GIVEN TASK
Print verbatim the lines of the items below, starting at the line that contains "How far removed" and ending at the line that contains "1515 millimetres", including both of those lines.

[Excerpts from spatial question data]
-- START --

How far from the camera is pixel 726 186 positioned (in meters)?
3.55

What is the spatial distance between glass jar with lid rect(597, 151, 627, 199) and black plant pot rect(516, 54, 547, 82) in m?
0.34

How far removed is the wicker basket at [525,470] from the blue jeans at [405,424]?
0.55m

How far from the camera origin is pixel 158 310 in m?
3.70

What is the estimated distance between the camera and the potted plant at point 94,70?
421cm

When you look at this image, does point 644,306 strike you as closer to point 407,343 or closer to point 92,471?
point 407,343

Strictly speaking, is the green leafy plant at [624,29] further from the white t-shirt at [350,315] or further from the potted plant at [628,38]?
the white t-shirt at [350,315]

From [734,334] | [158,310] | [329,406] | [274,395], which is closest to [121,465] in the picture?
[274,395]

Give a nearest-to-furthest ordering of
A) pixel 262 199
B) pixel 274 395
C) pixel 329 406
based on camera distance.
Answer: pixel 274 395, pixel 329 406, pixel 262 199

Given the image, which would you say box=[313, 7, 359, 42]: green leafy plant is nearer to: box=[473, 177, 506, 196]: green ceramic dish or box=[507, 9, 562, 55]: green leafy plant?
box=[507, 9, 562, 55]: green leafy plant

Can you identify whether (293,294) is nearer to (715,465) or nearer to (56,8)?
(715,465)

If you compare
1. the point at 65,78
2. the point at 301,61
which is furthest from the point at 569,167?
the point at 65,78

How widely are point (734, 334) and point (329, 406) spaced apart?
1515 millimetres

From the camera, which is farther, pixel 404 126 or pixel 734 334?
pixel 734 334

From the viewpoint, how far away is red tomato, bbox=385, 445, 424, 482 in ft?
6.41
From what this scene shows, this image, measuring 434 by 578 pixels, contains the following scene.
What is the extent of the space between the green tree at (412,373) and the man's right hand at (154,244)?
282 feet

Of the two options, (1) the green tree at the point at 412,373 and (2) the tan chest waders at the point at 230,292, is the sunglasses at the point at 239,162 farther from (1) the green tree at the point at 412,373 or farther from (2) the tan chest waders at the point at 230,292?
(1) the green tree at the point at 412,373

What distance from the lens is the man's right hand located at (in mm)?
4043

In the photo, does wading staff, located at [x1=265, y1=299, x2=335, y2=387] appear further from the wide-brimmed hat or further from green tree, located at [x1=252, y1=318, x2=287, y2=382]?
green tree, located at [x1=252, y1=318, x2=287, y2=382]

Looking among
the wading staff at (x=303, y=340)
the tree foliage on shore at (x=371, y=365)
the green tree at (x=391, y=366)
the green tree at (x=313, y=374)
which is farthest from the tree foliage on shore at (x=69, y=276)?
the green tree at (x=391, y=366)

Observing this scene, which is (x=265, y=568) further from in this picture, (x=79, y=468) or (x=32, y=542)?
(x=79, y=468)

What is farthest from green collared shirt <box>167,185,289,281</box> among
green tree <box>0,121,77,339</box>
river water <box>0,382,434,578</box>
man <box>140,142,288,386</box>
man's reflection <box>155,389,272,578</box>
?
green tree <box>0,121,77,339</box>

-- END --

OUTPUT OF THE EXERCISE
How far removed is the wicker basket at [525,470] from the blue jeans at [405,424]?
0.55m

How far from the camera origin is pixel 158 310 in m?
3.70

What is the estimated distance between the camera and the potted plant at point 94,70?
421cm

When you look at this image, does point 644,306 strike you as closer to point 407,343 or closer to point 92,471?
point 407,343

Strictly speaking, is the green leafy plant at [624,29] further from the white t-shirt at [350,315] or further from the potted plant at [628,38]?
the white t-shirt at [350,315]

From [734,334] | [158,310] | [329,406] | [274,395], which is closest to [121,465] in the picture?
[274,395]

Give a nearest-to-furthest ordering of
A) pixel 262 199
B) pixel 274 395
C) pixel 329 406
based on camera distance.
Answer: pixel 274 395, pixel 329 406, pixel 262 199

Given the image, which would you say box=[313, 7, 359, 42]: green leafy plant is nearer to: box=[473, 177, 506, 196]: green ceramic dish or box=[507, 9, 562, 55]: green leafy plant?
box=[507, 9, 562, 55]: green leafy plant

Can you identify whether (293,294) is nearer to (715,465) or nearer to (56,8)?
(715,465)

If you compare
1. the point at 65,78
2. the point at 301,61
which is furthest from the point at 569,167?
the point at 65,78

How widely are point (734, 334) and point (329, 406) spaced apart?
1515 millimetres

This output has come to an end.